Strategi Syariah LAZIS dalam Pemberdayaan UmatÂ
Zakat, infak, dan sedekah bukan sekadar angka dalam laporan keuangan. Ia adalah titipan dari langit, yang turun membawa harapan besar: menegakkan keadilan, menghapus kemiskinan, dan mengangkat martabat mereka yang terpinggirkan. Namun hari ini, masih banyak lembaga amil zakat (LAZIS) yang belum benar-benar menjadikan dana ini sebagai alat pemberdayaan. Sebagian besar masih terjebak dalam pola konsumtif yang menyalurkan dana untuk kebutuhan sesaat, tanpa membangun jembatan menuju kemandirian.

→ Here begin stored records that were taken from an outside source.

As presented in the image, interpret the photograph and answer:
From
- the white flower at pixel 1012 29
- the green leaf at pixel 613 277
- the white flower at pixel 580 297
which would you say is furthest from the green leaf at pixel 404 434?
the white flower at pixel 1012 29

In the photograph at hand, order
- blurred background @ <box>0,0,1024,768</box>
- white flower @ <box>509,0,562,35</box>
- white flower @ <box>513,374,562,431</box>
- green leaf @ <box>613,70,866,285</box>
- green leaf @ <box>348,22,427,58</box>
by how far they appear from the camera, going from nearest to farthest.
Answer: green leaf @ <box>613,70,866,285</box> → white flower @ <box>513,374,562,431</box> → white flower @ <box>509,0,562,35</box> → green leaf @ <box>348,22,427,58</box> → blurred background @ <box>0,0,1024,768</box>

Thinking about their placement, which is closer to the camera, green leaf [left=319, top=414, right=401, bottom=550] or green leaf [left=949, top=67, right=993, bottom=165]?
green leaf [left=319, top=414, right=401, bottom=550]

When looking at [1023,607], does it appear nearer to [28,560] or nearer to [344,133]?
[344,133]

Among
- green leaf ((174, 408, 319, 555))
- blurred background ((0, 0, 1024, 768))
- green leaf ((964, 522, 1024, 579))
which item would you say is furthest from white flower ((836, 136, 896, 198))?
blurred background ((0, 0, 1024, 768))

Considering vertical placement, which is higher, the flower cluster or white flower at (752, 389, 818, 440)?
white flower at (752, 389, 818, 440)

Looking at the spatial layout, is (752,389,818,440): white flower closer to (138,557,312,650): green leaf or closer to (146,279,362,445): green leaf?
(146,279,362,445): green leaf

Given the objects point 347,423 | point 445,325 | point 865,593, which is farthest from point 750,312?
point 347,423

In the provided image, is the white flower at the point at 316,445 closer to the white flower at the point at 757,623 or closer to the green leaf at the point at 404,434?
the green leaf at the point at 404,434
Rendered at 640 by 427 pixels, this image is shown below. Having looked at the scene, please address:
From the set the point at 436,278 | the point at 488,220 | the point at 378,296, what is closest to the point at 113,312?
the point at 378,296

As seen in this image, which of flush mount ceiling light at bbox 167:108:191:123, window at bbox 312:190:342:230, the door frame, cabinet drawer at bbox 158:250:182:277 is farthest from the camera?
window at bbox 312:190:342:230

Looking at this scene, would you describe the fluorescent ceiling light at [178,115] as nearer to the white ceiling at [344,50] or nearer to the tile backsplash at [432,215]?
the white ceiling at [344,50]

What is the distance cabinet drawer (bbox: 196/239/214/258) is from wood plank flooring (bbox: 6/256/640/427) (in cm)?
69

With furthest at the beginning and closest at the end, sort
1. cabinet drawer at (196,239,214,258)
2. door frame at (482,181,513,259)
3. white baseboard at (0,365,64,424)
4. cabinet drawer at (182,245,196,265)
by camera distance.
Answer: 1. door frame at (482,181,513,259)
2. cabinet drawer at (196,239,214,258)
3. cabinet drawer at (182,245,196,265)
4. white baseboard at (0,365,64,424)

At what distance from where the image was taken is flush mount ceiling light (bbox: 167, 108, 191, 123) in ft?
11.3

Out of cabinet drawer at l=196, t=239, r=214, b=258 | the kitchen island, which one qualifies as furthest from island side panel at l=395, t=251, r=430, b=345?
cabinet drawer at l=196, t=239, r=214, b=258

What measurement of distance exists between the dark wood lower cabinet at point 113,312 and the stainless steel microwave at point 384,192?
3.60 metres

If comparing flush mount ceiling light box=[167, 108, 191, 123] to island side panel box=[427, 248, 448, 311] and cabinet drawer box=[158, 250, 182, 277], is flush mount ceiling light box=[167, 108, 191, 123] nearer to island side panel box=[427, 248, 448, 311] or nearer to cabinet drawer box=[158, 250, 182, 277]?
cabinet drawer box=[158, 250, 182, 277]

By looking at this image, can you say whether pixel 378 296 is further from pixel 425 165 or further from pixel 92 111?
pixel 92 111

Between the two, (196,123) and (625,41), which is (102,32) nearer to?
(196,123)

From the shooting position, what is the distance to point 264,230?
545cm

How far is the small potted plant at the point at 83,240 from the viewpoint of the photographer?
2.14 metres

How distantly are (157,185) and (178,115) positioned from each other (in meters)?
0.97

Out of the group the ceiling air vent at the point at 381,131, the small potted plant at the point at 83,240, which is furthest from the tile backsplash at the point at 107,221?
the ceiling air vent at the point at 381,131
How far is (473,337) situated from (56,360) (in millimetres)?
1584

Padahal, Rasulullah sudah memberi teladan yang sangat jelas. Zakat bukan hanya untuk menyambung hidup, tapi untuk menumbuhkan kehidupan. Bukan sekadar belas kasih, tapi juga strategi perubahan sosial dan ekonomi. Sebagaimana dalam sabdanya:
"Lebih baik bagi salah seorang di antara kalian mengambil talinya, lalu mencari kayu bakar dan menjualnya, daripada meminta kepada orang lain". (HR. Bukhari no. 2074, Muslim no. 1042)
Zakat sebagai Alat Pemberdayaan
Rasulullah tidak hanya memerintahkan zakat dikumpulkan, tapi juga digunakan untuk membimbing dan membebaskan. Dalam riwayat lain, beliau bahkan memberi kapak kepada sahabat agar bisa bekerja sendiri. Bukan diberi uang tunai lalu dibiarkan begitu saja. Itulah zakat produktif dalam bentuk paling awal, zakat yang menghidupkan, bukan yang membuat bergantung.
Semangat ini terus berlanjut di masa para khalifah. Umar bin Khattab ra. memperluas cakupan administratif zakat, dan Umar bin Abdul Aziz dikenal sebagai pemimpin yang berhasil mendistribusikan zakat hingga tak tersisa lagi penerima yang layak. Ini bukan dongeng sejarah, tapi bukti bahwa pengelolaan zakat yang produktif bukan hanya mungkin, melainkan harus menjadi arah perjuangan kita hari ini.
Secara syariat, jalan itu sudah terbuka lebar. Fatwa DSN-MUI No. 86/DSN-MUI/XII/2012 menegaskan bahwa zakat boleh dikelola dalam bentuk investasi produktif asal tidak mengurangi hak mustahik dan dikelola secara amanah, profesional, dan akuntabel. Bahkan dalam Surah At-Taubah ayat 60, golongan fi sabilillah menjadi dasar argumentasi kuat bahwa zakat dapat digunakan untuk perjuangan membangun kemandirian umat.
Namun, tantangan di lapangan banyak LAZIS yang masih minim pengalaman dalam program pemberdayaan. SDM mereka lebih terbiasa dengan kegiatan penyaluran konsumtif ketimbang merancang program jangka panjang. Belum lagi kendala ekosistem pendukung: dari mitra usaha, pelatihan, akses pasar, hingga minimnya laporan dampak yang bisa dipertanggungjawabkan ke publik.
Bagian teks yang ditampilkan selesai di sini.